Mir ist aufgefallen, dass meine Cpu Battlefield 4 nichtmal auf Niedrig in 60Fps zu packen scheint.
Meine Frames sind auf Ultra genauso hoch (bzw niedrig), wie auf den niedrigsten Grafikeinstellungen.
Das lässt mich vermuten, dass die Cpu zu schwach ist.
Nun habe ich gelesen, dass viele den fx 4100 auf 4.2 Ghz bekommen.
Ich habe von OC leider noch nicht viel Ahnung und bin deshalb nicht sicher, ob ich mit meiner Hardware 
(vorallem mit dem Netzteil) überhaupt übertakten sollte bzw. kann.
Merkt man überhaupt den Unterschied?

Dass der Boxed Kühler nicht reichen wird, weiß ich. Also nennt mir bei eventuellen Hilfestellungen doch bitte einen Kühler,
den ich dazu kaufe. Da ich im nächsten Jahr eh einen neuen Rechner zusammenstellen werde, sollte dieser Lüfter jetzt nicht unbedingt so teuer sein!
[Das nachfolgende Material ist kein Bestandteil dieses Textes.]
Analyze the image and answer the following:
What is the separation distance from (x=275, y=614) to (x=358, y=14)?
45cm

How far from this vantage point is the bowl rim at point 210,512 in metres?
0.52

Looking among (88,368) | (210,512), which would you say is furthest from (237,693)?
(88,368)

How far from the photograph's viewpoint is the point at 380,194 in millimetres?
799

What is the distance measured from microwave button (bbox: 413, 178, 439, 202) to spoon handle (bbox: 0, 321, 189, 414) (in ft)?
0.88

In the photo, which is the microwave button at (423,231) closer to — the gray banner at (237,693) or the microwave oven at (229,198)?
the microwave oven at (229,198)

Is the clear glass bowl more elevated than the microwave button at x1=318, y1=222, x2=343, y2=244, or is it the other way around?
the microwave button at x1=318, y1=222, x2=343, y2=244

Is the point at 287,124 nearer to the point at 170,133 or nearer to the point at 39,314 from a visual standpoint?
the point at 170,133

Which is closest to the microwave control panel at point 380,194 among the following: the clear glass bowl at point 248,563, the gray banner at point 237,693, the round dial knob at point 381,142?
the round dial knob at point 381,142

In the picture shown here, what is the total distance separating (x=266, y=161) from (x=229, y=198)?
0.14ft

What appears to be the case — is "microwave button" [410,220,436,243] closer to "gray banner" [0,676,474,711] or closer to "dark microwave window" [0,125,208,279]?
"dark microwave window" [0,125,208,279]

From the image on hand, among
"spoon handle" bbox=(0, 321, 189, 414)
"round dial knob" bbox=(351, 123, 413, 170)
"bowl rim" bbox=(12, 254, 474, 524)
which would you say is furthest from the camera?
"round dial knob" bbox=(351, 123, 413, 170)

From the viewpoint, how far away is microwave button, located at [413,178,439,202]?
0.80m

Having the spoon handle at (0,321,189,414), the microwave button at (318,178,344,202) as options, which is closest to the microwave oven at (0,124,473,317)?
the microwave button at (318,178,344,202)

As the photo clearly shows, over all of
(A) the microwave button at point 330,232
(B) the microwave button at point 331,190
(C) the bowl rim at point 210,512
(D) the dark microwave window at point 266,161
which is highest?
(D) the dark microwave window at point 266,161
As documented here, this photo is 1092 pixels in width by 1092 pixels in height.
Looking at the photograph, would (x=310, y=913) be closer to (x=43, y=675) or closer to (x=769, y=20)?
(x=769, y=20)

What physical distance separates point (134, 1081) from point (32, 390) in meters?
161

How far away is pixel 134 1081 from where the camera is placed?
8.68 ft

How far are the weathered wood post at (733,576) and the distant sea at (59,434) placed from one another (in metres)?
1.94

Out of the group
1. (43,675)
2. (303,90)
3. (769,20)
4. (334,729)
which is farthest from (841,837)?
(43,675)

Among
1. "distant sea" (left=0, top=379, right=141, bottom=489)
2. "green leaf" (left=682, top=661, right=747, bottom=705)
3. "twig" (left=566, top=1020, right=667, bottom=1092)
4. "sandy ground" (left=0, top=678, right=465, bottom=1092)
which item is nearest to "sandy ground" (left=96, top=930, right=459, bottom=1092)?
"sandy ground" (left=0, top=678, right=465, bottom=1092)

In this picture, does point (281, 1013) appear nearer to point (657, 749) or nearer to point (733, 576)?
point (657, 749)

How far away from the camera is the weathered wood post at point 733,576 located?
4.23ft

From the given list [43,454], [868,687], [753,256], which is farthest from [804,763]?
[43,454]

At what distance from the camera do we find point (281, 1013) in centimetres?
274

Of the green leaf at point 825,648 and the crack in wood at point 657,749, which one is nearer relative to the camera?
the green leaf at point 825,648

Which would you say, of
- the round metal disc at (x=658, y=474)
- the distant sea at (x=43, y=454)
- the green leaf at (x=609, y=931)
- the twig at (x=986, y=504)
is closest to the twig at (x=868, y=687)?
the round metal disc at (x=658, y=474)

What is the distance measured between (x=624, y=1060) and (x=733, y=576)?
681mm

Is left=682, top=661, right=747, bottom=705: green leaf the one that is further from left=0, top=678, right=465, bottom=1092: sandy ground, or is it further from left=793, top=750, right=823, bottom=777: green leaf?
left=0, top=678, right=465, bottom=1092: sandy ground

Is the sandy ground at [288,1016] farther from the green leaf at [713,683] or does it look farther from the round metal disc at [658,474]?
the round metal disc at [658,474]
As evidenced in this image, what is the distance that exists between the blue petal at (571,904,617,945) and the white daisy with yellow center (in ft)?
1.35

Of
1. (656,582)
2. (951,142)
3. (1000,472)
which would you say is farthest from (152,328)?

Ich wünsch euch noch einen schönen Ostersonntag 

Lg Speedy


----------



## HisN (27. März 2016)

*AW: Amd fx-4100 übertakten, Primär für Bf4*

Auf die Auslastung der Graka schauen, ist die nicht bei 100% ist die CPU sehr wahrscheinlich das Limit.

Unbedingt ein Top-Blower bei AMD benutzen, damit die Spawas auf dem Board mit im Luftstrom liegen.

Ob man den Unterschied merkt, liegt an man und dem Unterschied 


Sowas kann man merken, muss man aber nicht. 



			Dieser Inhalt steht nur eingeloggten Mitgliedern zur Verfügung.
        

 


			Dieser Inhalt steht nur eingeloggten Mitgliedern zur Verfügung.
        


In "niedrigeren" FPS-Regionen ist der Unterschied eventuell besser bemerkbar. Wie DEUTLICH der Unterschied ist, hängt davon ab was Du am Ende an Übertaktung zusammenbekommst.


----------



## Speedy9898 (27. März 2016)

*AW: Amd fx-4100 übertakten, Primär für Bf4*

Danke dir für's antworten 
Ich hab komplett vergessen anzumerken, dass die Cpu durchgehend auf 100% liegt wenn ich Bf4 Spiele. Also ja, die ist das Problem.

Ich hatte schon überlegt, mir für ein Jahr noch eine neue zu besorgen, aber an Vierkernern gibts für das Mobo nicht viel besseres. 8 Kerne bringen bein Gaming nichts (Davon gibt es welche mit dem Am3 Sockel).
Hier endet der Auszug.